MATERIAL PROVIDED ->
● ● ●
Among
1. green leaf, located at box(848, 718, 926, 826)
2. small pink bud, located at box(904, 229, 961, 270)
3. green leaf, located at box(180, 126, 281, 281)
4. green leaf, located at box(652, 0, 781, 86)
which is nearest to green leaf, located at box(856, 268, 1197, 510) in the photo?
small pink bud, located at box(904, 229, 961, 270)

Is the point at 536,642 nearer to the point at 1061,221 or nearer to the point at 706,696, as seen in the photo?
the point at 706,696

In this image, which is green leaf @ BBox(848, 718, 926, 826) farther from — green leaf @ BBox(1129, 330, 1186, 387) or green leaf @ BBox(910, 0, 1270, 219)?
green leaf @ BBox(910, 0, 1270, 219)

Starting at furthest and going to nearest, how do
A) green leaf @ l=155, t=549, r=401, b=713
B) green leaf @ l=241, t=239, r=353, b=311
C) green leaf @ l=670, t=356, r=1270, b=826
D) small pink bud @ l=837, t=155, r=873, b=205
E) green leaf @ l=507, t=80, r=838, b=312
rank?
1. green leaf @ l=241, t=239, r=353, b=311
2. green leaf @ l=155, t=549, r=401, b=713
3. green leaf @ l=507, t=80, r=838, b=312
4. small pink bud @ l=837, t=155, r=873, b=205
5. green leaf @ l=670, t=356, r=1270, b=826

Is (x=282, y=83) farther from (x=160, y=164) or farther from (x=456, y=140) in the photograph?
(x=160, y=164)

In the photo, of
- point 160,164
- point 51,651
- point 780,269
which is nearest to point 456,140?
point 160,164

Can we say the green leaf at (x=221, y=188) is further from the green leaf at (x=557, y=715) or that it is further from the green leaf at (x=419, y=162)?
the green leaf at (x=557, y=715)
● ● ●
Extract all the material, leaving every line as it is.

FINISHED ANSWER ->
Among
1. green leaf, located at box(848, 718, 926, 826)
2. small pink bud, located at box(904, 229, 961, 270)
3. green leaf, located at box(180, 126, 281, 281)
4. green leaf, located at box(652, 0, 781, 86)
which is nearest to green leaf, located at box(856, 268, 1197, 510) in the photo?
small pink bud, located at box(904, 229, 961, 270)

Is the point at 536,642 nearer to the point at 1061,221 or nearer to the point at 706,696, as seen in the photo?
the point at 706,696

In this image, which is green leaf @ BBox(848, 718, 926, 826) farther from — green leaf @ BBox(1129, 330, 1186, 387) or green leaf @ BBox(910, 0, 1270, 219)?
green leaf @ BBox(910, 0, 1270, 219)

Starting at furthest and going to nearest, how do
A) green leaf @ l=155, t=549, r=401, b=713
B) green leaf @ l=241, t=239, r=353, b=311
C) green leaf @ l=670, t=356, r=1270, b=826
D) small pink bud @ l=837, t=155, r=873, b=205
E) green leaf @ l=507, t=80, r=838, b=312
rank?
1. green leaf @ l=241, t=239, r=353, b=311
2. green leaf @ l=155, t=549, r=401, b=713
3. green leaf @ l=507, t=80, r=838, b=312
4. small pink bud @ l=837, t=155, r=873, b=205
5. green leaf @ l=670, t=356, r=1270, b=826

Is (x=282, y=83) farther from (x=160, y=164) or farther from (x=456, y=140) in the photograph?
(x=160, y=164)

In the photo, of
- point 160,164
- point 51,651
- point 780,269
which is nearest to point 456,140?
point 160,164

Can we say the green leaf at (x=221, y=188) is further from the green leaf at (x=557, y=715) or that it is further from the green leaf at (x=419, y=162)?
the green leaf at (x=557, y=715)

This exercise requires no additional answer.